Purpose & Capability

The skill's name/description (generate a storyboard and optionally submit video generation to Volcengine Ark) matches the code and instructions: scripts submit tasks to an Ark API and download/merge results. However the registry metadata lists no required environment variables or binaries while the implementation clearly expects an API key (ARK_API_KEY or a key in ~/.openclaw/openclaw.json) and uses external tools (curl, ffmpeg/ffprobe). That discrepancy is unexpected and should be corrected or justified.

Instruction Scope

SKILL.md and scripts instruct the agent to: ask for/handle reference images, submit generation jobs to Ark, poll status, automatically download videos into ~/.openclaw/media/{timestamp}/, run ffmpeg to merge/compress, and record workflow info in ~/.openclaw/workspace/WORKFLOW.md. The skill also contains a hard rule to default all human characters to 'East Asian' unless specified, which is an ethical/behavioral policy issue and not a technical necessity. The instructions also reference sending via a 'message' tool to Feishu (external endpoint) even though no code implements that call — scope includes file I/O, network calls, and user-facing behavioral defaults that are not purely technical.

ℹ

Install Mechanism

There is no install spec (instruction-only), which reduces installer risk, but the package nevertheless includes runnable scripts that invoke curl, ffmpeg, and subprocesses. No external download URLs or archive extraction are present. Because the skill contains executable scripts, installing or running the skill will execute local network calls and file writes even without a separate install step.

Credentials

Registry metadata claims no required env vars, yet the code explicitly looks for ARK_API_KEY and falls back to keys stored in ~/.openclaw/openclaw.json under skills entries. The skill writes to ~/.openclaw/media and ~/.openclaw/workspace and expects external binaries (curl, ffmpeg). Requesting no credentials in metadata while the code reads and uses an API key is an inconsistency and increases risk of surprise credential usage.

ℹ

Persistence & Privilege

always:false (normal). The skill does not request permanent platform-wide inclusion, but it will create directories and files under the user's home (~/.openclaw/media and ~/.openclaw/workspace) and will run networked subprocesses if invoked. That level of filesystem/network access is reasonable for a video-generation workflow but should be understood by the user before enabling the skill.

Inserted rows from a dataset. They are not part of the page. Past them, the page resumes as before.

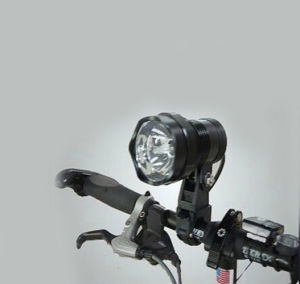2017新しいデザインOEMの自転車の前部ライトLED
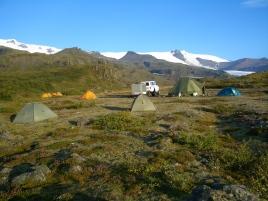 Iceland camping © montblancfamilyfun.com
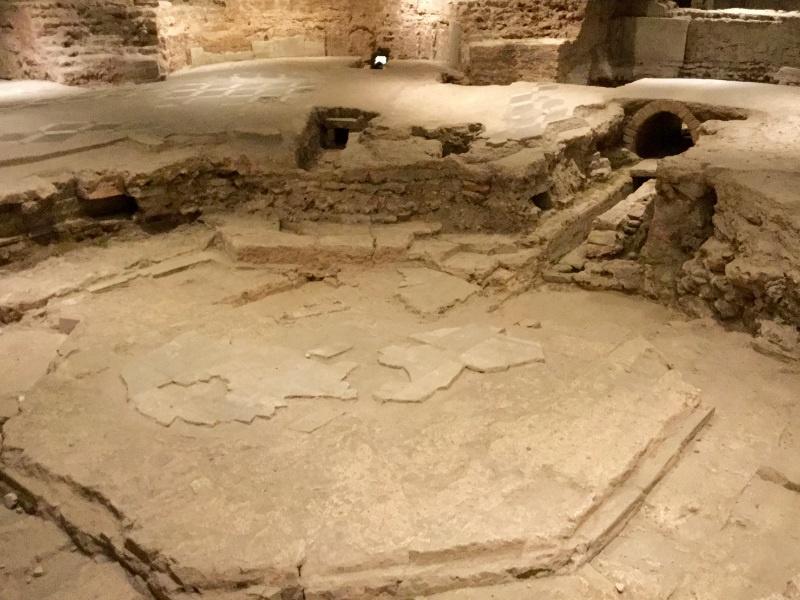 Duomo, area archeologica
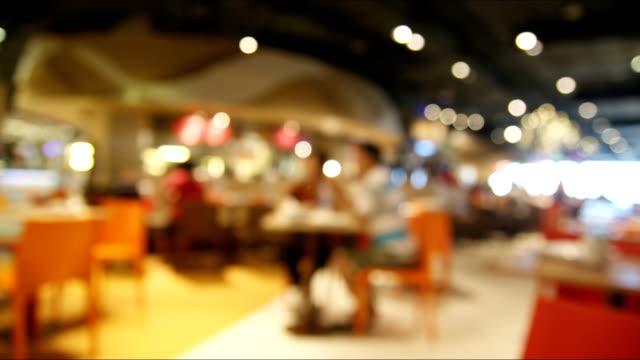 Time lapse persone nel ristorante con sfocatura bokeh sfondo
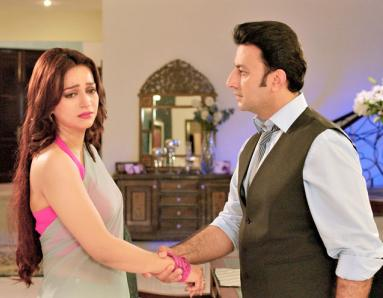 Betabiyan Movie Review: Weak Storyline Proved  to be Fatal for this Simple Love Story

What to consider before installing

Key things to check before installing or running this skill: - Credentials: Although the registry says no env vars are required, the code reads ARK_API_KEY (env) and also looks in ~/.openclaw/openclaw.json for a stored API key. Only provide an API key if you trust the Ark/Volcengine endpoint and the skill's behavior. - Binaries & tools: The scripts call curl and rely on ffmpeg/ffprobe for merging/compression. Ensure those binaries are present and come from trusted packages; the metadata doesn't declare them. - File writes: The skill will create and write files under ~/.openclaw/media/{timestamp}/ and append a record to ~/.openclaw/workspace/WORKFLOW.md. If you need to restrict filesystem side-effects, run the skill in a sandbox or edit the scripts to change output paths. - Network behavior: Submissions and polling call https://ark.cn-beijing.volces.com; downloads are done via curl. Review network calls if you have privacy or data-control concerns (reference images and prompts will be sent to the remote API). - Ethical/default behavior: The skill enforces a hard default that all human characters are East Asian unless the user specifies otherwise. If that behavior is unacceptable for your use case, modify SKILL.md/scripts or instruct the agent to ask the user explicitly instead of defaulting. - Attack surface: The package contains executable scripts that will run system commands (curl, ffmpeg). If you don't fully trust this skill, inspect the scripts yourself or run in an isolated environment. Consider limiting where API keys are stored (use ephemeral keys) and confirm there is no hidden endpoint beyond the Ark domain. If these mismatches or the default ethnicity rule bother you, ask the publisher to update the metadata to declare required env vars and binaries, remove or change the hard default ethnic rule, or provide a version with clearer permission/behavior controls.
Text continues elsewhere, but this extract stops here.